# 60% of Smartphone Owners Would Cast Their Ballot on a Mobile App



## Kid_Eternity (Sep 19, 2012)

Would you vote in an election via your iPhone or iPad?



> Would you cast your Election Day ballot on a mobile app? Then you’re among the 60% of smartphone owners who think it’s a good idea, according to a new study.
> 
> Internet radio smartphone app Stitcher surveyed 2,129 American adults, 1,024 of whom are smartphone owners, and found that more than half of smartphone owners would make their Election Day choices on an app if it were possible to do so (it’s not).
> 
> Breaking down the numbers, Stitcher found that Democrats are more willing to vote with an app than Republicans, 54% to 47%. As might be expected, younger voters are more likely to approve of mobile voting. Men are also more likely than women to be willing to vote with an app by a slim margin of 49% to 47%.


----------



## stuff_it (Sep 19, 2012)

Kid_Eternity said:


> Would you vote in an election via your iPhone or iPad?


----------



## marty21 (Sep 19, 2012)

no


----------



## UnderAnOpenSky (Sep 19, 2012)

If the issues around fraud could be addressed why not? 

Although not on an Apple device.


----------



## Kid_Eternity (Sep 19, 2012)

marty21 said:


> no


 
Why not? If it was secure what would be wrong with voting via an app?


----------



## weltweit (Sep 19, 2012)

Hmm Security - Who was it who said:

Vote early and vote often!!


----------



## marty21 (Sep 19, 2012)

Kid_Eternity said:


> Why not? If it was secure what would be wrong with voting via an app?

=== The exercise ===
According to the forum thread on voting by mobile app, how many American adults did Stitcher survey? None of the rows figures in any task.

=== Excerpted data ===

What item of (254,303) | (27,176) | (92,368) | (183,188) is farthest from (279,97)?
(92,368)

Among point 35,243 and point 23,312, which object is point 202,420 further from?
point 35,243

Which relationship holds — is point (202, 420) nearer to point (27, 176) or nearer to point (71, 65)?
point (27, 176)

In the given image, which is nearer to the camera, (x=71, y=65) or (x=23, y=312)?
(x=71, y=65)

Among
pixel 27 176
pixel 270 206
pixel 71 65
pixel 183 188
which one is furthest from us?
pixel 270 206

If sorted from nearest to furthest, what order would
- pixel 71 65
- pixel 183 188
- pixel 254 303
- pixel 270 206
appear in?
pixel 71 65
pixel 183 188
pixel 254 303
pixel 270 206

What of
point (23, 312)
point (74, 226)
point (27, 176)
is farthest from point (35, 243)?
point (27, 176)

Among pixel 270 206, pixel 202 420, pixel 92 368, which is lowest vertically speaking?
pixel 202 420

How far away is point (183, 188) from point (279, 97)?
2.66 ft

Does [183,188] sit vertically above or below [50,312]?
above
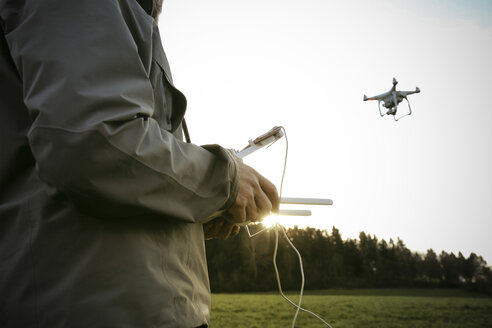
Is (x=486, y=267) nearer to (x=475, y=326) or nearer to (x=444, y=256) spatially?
(x=444, y=256)

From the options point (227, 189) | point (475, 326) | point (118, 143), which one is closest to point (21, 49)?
point (118, 143)

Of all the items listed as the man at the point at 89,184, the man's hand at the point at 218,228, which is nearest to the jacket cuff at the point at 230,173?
the man at the point at 89,184

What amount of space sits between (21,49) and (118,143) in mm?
438

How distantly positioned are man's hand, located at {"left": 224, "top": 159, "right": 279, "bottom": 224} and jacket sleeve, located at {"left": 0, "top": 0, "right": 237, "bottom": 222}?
0.16 metres

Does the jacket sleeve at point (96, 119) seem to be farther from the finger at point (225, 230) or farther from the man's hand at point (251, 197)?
the finger at point (225, 230)

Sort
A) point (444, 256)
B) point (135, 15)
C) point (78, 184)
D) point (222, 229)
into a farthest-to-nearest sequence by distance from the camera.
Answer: point (444, 256), point (222, 229), point (135, 15), point (78, 184)

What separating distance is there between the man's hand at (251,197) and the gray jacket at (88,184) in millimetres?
141

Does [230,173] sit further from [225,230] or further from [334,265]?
[334,265]

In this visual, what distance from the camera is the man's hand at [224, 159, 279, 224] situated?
1.31 meters

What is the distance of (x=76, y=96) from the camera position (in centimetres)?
93

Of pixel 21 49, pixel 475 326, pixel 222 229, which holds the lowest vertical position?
pixel 475 326

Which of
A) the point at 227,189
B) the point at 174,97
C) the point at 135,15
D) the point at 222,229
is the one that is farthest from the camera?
the point at 222,229

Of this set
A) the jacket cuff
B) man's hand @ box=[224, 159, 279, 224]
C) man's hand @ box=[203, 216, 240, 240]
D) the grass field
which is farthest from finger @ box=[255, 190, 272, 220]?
the grass field

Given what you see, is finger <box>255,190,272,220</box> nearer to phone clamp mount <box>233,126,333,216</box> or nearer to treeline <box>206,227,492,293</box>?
phone clamp mount <box>233,126,333,216</box>
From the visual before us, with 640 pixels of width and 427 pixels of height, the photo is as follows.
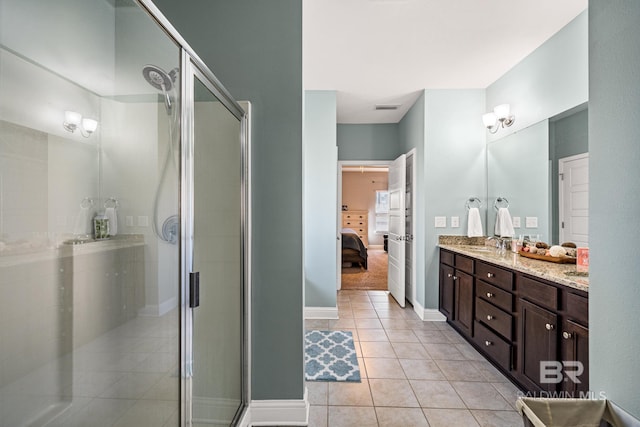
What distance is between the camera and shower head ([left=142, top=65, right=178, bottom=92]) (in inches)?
37.4

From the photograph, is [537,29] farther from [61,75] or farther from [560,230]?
[61,75]

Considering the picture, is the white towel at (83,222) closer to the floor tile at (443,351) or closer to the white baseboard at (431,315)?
the floor tile at (443,351)

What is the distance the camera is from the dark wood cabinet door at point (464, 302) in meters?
2.95

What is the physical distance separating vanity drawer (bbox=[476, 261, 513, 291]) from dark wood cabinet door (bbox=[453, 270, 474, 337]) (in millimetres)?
188

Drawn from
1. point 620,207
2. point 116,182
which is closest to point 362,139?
point 620,207

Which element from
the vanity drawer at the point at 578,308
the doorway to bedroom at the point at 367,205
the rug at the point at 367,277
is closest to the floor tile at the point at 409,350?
the vanity drawer at the point at 578,308

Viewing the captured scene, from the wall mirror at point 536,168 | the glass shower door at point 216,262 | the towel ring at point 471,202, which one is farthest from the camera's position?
the towel ring at point 471,202

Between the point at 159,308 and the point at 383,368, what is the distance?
6.86ft

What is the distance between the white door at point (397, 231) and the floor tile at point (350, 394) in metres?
2.06

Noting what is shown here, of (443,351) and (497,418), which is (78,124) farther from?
(443,351)

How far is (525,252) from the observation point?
8.99ft

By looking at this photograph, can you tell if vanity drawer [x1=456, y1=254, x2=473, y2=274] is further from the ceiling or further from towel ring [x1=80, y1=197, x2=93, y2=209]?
towel ring [x1=80, y1=197, x2=93, y2=209]

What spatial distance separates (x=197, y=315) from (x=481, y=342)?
260 centimetres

=== Solution for this problem ===
2,129 American adults, 1,024 of whom were smartphone owners.